(Pictures with short captions)
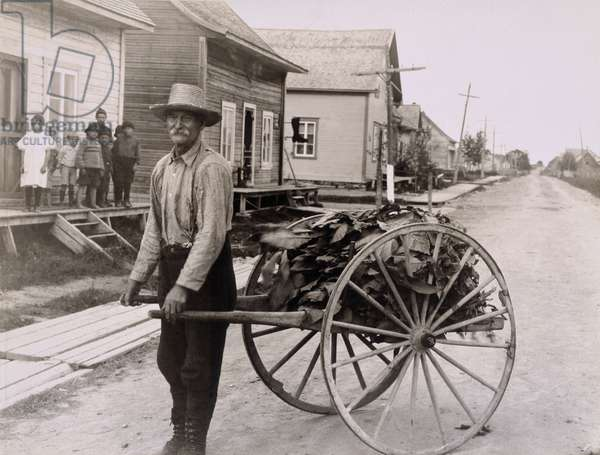 A French-Canadian with a cart carrying tobacco, 1920 (b/w photo)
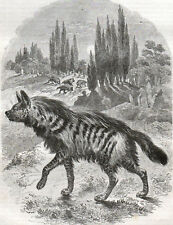 STRIPED HYENA 1854 John Cassell - Animals  ANTIQUE ENGRAVING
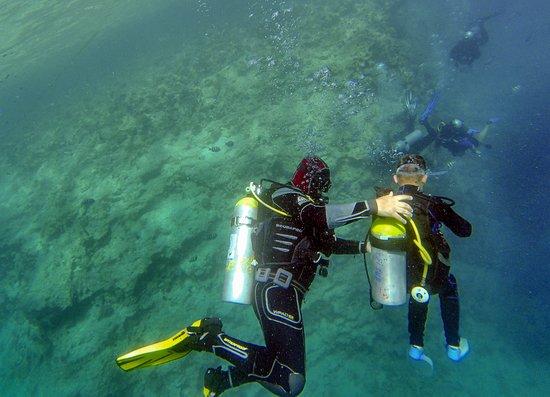 Crazy Dolphin Diving Center: Интро-дайв с ребенком (9 лет).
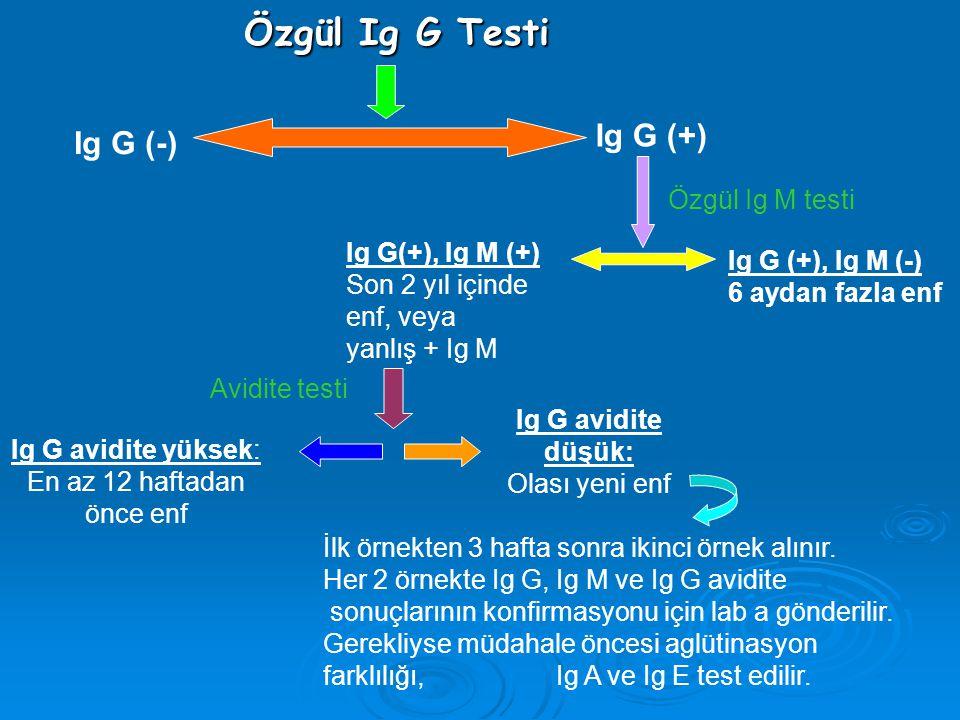 Özgül Ig G Testi Ig G (+) Ig G (-) Özgül Ig M testi Ig G(+), Ig M (+)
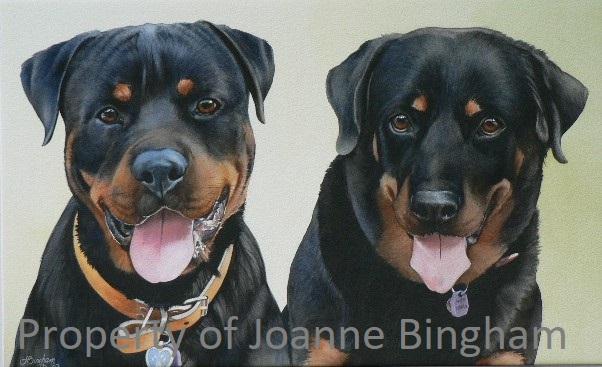 Dog 12 watercolour 8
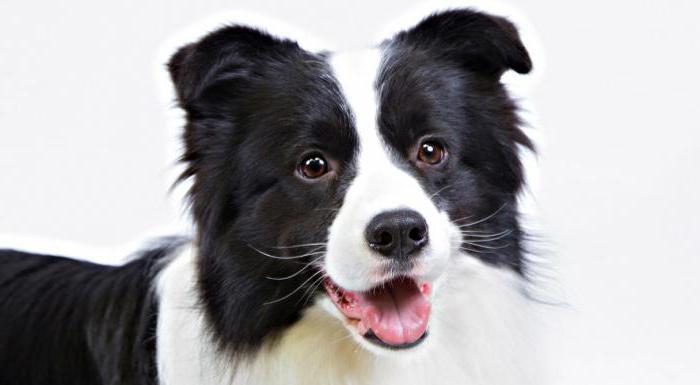 рейтинг собак по интеллекту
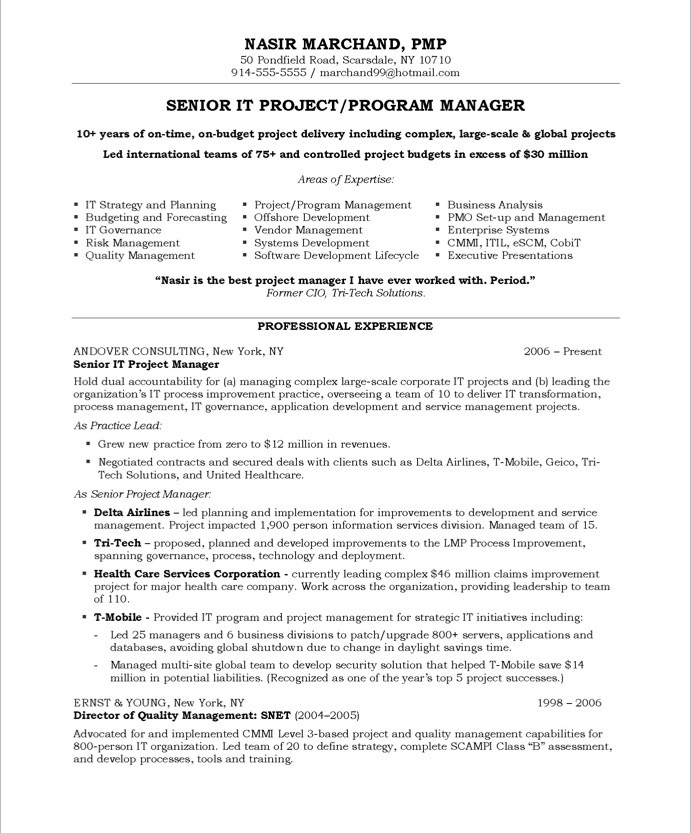 project manager resume sle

> _PROBLEM DETAILS_:
Write out each record exactly as shown, but not its pictures.

> _RESULT OF THE EXERCISE_:
 A French-Canadian with a cart carrying tobacco, 1920 (b/w photo)
 STRIPED HYENA 1854 John Cassell - Animals  ANTIQUE ENGRAVING
 Crazy Dolphin Diving Center: Интро-дайв с ребенком (9 лет).
 Özgül Ig G Testi Ig G (+) Ig G (-) Özgül Ig M testi Ig G(+), Ig M (+)
 Dog 12 watercolour 8
 рейтинг собак по интеллекту
 project manager resume sle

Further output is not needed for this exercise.